Gnawing thoughts continue - will she take the time to reflect? In the midst of the rigor of working in this classroom, going to grad school, applying for a teaching position for next year, will she ever have the mental space to think about this? How can I help her see how essential it is to think about this? 

Unbelievably, a day later, I continue to have this gnawing feeling that I haven't coached her well enough, that I haven't 'gotten through to her,' that she doesn't understand me fully.

I remind myself to breathe in, breathe out.

This I know for sure -
my Teaching Resident,
just like any young child,
will learn as she goes, as she grows, 
through cause and effect, 
through failure and success, 
through reflection.
She has learned so much already, and
in time, with time,
she will understand, do, and learn more.

Maybe she will challenge herself to do the same project inside the classroom next,
in the midst of the whirling energy of preschoolers.
Maybe she won't.

Rest assured,
she will learn as she goes, as she grows.

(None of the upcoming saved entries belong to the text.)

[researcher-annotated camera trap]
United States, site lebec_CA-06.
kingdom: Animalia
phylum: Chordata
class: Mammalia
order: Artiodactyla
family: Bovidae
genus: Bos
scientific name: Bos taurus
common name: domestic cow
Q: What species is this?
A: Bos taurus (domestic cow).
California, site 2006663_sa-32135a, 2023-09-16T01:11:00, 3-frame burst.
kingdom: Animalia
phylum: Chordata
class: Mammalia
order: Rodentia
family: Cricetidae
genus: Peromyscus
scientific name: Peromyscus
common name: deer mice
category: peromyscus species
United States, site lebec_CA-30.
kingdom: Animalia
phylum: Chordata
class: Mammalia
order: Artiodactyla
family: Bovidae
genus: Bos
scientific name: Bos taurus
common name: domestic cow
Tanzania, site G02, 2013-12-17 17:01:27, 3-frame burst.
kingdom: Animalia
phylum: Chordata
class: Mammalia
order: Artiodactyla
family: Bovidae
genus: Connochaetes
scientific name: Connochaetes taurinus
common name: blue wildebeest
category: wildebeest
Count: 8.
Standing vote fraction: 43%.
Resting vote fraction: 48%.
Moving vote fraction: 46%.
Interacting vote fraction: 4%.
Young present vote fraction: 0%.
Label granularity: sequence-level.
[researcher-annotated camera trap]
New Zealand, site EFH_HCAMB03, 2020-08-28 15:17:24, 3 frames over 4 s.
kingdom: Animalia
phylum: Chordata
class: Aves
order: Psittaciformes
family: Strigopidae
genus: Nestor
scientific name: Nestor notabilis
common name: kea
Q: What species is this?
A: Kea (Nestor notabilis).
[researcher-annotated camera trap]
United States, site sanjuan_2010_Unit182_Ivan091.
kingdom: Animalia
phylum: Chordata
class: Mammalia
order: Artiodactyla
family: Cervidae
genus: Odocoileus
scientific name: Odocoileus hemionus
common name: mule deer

I am not her only teacher.
I am not her last stop.

What do we know about how children learn best?
What do we know about how teachers learn best?


  1. You're asking so many great questions, Maureen. I'm sure if she's working with you she sees how you reflect as an educator. She might not do it now, but she will grow to be a reflective practitioner because of the time she spent with you. I'm quite confident about that.

    Enjoy your snow day!

  2. Your reflection is right on. Know that she has a wonderful mentor; whatever she takes from her work with you will mold her into the teacher she will be. Lucky her!

  3. Your reflection is right on. Know that she has a wonderful mentor; whatever she takes from her work with you will mold her into the teacher she will be. Lucky her!

  4. You worded this so beautifully. I think people can be born with that innate thing that makes them stop in their tracks and check in with a child. Offering up that I miss my mommy too sometimes. Asking which object her mommy might like the best and why. Sometimes we can teach that empathy and redirection, sometimes not. The gift of being human I guess. Your piece reminded me of the importance of reflection.